Lee Smith’s upcoming book, “Dimestore: A Writer’s Life,” tells her best story yet.

After publishing 13 novels and numerous short stories that have won for her a passionately loyal group of fans and friends, the best-selling Hillsborough author has written a memoir, her first non-fiction book. It turns out that the real stories she tells are even better than the wonderful ones she has told in her novels and short stories.

Her descriptions of the real characters in her life are, like her fictional characters, compelling. When “Dimestore” comes out in a few weeks, it will open the door for her many fans to know her as well or better than her good friends do.

It will give clues about how growing up in a small Appalachian coal mining town and spending most of her life working, writing and raising a family here in North Carolina have influenced her writing.

Readers will learn that her seemingly idyllic growing-up time, with devoted parents and surrounded by loving members of an extended family, was full of challenges.

In a chapter titled “Kindly Nervous,” Smith describes the “immense anguish” her beloved father felt during bouts of bi-polar mania.

But for Smith there was a bright side to her father’s condition, which he described as “kindly nervous.” When her father could not sleep, he would work all night long at the Dimestore he owned in downtown Grundy, Va. Smith accompanied him to the store and slept on a pallet under his desk. In the morning, he took her to breakfast. “How I loved those breakfasts! I got to have my scrambled eggs and my own big white china cup of sweet, milky coffee alongside early-morning truckers and the miners who’d just worked the graveyard shift, their eyes rimmed with coal dust like raccoons.”

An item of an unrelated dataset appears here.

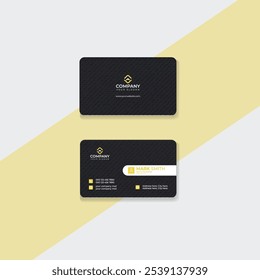 Business Card Design, Professional Minimalist Business Card Template.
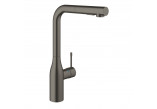 Sink mixer Grohe Essence, height 348mm, pull-out spray, 2 strumienie, brushed hard graphite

Her mother suffered, too, and was often hospitalized for depression and anxiety.

But, again, Smith emphasizes the bright side. “This is my story, then,” she writes, “but it is not a sob story. Whenever either of my parents was gone, everybody–our relatives, neighbors, and friends–pitched in to help take care of me, bringing food over, driving me to Girl Scouts or school clubs or whatever else came up.”

Once, both parents were hospitalized, her mother in Charlottesville. Her mother’s doctor invited the 13-year-old Lee to have lunch with him. “Our luncheon,” she writes, “remains one of the most memorable occasions of my youth.”

After a long formal lunch with lots of conversation about Lee’s love of literature, the doctor asked her if, because both parents were ill, she was worried about getting sick herself.

Lee replied, “You mean, if I am going to go crazy, too.”

When the doctor said, “yes,” Lee thought, “How did he know? Because that was exactly what I thought about, of course, all the time.”

The doctor kindly assured her that he was a good doctor and she seemed to be “a very nice, normal girl, and I am here to tell you that you can stop worrying about this right now. You will be fine.”

She was fine, and, as she faced other challenges throughout her life, instead of complaining, she explains how such events can be blessings for an author.

“This is an enviable life, to live in the terrain of one’s heart,” she writes. “Most writers don’t–can’t–do this. Most of us are always searching, through our work and in our lives: for meaning, for love, for home. Writing is about these things. And as writers, we cannot choose our truest material. But sometimes we are lucky enough to find it.”

We, her readers, are so lucky she did.